Valentines tradition provides love and embarrassment

Gabby Messina, Staff Reporter and Times Picayune Correspondent

Valentine’s Day is rather notorious for the sappy love letters, bouquets of red roses, and the big, heart-shaped boxes of chocolate meant to impress that special someone. Here at Northlake, however, things are done a bit differently.

Every year, a group of junior boys goes class to class to serenade unsuspecting teachers and students with passionate love songs. This year’s most popular song choice? “My Girl” by The Temptations.

“Being sung to was pretty awkward, but it was also really funny,” voiced Northlake junior Lauren Allison.
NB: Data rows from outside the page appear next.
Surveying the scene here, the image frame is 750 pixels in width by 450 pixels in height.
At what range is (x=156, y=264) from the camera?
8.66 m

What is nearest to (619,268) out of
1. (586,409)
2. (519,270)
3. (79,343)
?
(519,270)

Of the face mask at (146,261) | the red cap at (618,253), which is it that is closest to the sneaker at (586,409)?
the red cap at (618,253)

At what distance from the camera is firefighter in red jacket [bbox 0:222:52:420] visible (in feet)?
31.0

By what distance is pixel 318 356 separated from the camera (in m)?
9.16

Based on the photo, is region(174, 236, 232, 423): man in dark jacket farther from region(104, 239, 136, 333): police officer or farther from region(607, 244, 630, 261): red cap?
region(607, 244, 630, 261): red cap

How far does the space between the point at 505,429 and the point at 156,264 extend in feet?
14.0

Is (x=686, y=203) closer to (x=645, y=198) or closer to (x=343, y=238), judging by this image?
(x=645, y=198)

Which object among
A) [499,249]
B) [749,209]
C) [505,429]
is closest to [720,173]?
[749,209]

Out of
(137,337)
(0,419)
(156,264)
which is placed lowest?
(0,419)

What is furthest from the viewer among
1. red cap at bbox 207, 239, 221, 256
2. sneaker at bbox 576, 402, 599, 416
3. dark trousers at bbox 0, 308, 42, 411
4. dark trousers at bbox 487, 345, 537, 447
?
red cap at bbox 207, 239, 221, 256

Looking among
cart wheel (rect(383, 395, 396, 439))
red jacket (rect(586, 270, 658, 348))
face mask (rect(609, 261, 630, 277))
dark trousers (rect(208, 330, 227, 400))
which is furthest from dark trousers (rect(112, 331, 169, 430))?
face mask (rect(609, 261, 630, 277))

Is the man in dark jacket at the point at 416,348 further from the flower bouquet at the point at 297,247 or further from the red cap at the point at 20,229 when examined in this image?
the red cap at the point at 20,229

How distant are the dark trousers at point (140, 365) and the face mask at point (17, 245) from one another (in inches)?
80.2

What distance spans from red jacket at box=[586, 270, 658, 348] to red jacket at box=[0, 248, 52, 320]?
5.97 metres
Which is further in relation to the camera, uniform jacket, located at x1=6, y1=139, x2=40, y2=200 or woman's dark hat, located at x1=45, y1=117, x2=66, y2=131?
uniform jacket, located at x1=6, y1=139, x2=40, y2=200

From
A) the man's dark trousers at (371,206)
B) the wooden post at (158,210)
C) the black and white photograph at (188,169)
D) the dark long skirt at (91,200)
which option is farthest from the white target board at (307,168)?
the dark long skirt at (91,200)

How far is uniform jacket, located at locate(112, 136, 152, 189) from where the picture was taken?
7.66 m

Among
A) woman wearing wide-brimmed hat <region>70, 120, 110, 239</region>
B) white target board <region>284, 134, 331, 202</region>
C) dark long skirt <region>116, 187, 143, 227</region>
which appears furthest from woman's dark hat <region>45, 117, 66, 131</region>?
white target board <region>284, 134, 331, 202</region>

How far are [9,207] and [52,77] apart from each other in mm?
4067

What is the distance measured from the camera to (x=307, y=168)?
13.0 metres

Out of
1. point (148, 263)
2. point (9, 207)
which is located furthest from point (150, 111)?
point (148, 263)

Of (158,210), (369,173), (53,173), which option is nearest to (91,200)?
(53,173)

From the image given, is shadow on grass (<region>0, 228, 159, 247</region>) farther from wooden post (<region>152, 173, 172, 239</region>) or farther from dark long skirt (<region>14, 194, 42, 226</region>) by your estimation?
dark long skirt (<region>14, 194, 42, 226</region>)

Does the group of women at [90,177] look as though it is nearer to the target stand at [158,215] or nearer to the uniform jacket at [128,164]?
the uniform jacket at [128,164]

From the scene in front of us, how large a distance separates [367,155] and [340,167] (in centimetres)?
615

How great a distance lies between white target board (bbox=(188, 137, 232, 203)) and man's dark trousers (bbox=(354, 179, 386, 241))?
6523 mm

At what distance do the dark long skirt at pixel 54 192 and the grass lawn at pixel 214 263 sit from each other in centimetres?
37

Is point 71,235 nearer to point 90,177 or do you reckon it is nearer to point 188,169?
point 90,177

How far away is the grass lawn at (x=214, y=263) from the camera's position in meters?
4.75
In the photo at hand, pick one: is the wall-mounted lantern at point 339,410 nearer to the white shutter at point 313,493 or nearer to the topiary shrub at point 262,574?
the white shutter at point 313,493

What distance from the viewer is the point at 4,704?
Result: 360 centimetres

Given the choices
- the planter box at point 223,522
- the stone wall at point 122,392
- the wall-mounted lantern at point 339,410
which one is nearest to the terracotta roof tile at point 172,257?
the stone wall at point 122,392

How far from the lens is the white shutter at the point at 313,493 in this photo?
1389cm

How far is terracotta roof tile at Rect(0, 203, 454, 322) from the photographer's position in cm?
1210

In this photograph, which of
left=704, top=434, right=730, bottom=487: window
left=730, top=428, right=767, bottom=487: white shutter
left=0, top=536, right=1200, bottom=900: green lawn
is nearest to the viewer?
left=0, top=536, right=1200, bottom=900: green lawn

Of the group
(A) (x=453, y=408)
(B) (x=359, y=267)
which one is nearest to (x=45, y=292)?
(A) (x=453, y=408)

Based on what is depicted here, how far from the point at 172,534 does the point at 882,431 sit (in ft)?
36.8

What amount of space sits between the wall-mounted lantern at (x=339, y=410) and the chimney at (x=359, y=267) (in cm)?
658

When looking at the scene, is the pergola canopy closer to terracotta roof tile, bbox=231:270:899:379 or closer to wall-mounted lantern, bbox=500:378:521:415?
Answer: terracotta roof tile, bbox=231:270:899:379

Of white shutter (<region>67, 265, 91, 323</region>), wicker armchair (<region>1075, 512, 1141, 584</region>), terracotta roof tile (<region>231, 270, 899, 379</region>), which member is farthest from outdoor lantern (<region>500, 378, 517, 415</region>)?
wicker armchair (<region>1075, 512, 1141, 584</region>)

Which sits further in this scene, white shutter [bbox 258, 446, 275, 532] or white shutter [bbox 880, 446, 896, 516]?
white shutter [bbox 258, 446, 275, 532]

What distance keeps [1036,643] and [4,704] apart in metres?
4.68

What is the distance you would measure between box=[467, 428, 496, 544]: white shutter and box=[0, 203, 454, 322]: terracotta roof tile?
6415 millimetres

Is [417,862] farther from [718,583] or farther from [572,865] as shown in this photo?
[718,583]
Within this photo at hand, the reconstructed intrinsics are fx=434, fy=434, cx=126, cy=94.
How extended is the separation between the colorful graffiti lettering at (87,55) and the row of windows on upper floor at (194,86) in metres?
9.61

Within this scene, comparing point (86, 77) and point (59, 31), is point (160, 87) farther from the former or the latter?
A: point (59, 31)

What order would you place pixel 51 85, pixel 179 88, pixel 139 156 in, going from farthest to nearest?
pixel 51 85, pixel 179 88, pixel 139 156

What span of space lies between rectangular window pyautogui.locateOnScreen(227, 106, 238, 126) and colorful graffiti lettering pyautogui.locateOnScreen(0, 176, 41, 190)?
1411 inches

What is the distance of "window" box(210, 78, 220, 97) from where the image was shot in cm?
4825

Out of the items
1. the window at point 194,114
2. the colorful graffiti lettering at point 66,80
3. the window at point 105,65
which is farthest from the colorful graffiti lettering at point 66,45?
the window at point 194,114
The boys were all dressed in their finest attire, complete with obnoxious sunglasses and for the gifted few, guitars. The Singing Telegrams, as the students call them, were rather successful this year, leaving its victims stunned and red-faced.

Another comical, but less popular tradition, is the reading of a love letter or poem over the school intercom by Northlake’s renown Administrative Assistant Myra Catledge. This year, however, new teacher Betty Porter filled in her place to read a poem to current junior Kathryn Broussard.

The most enjoyable of these lovely traditions was the distribution of chocolate bars and cookies donated by a family of the school. Students do have to pay in order to receive these Valentine’s Day Grams. All proceeds go towards funding the senior prom in April of 2018.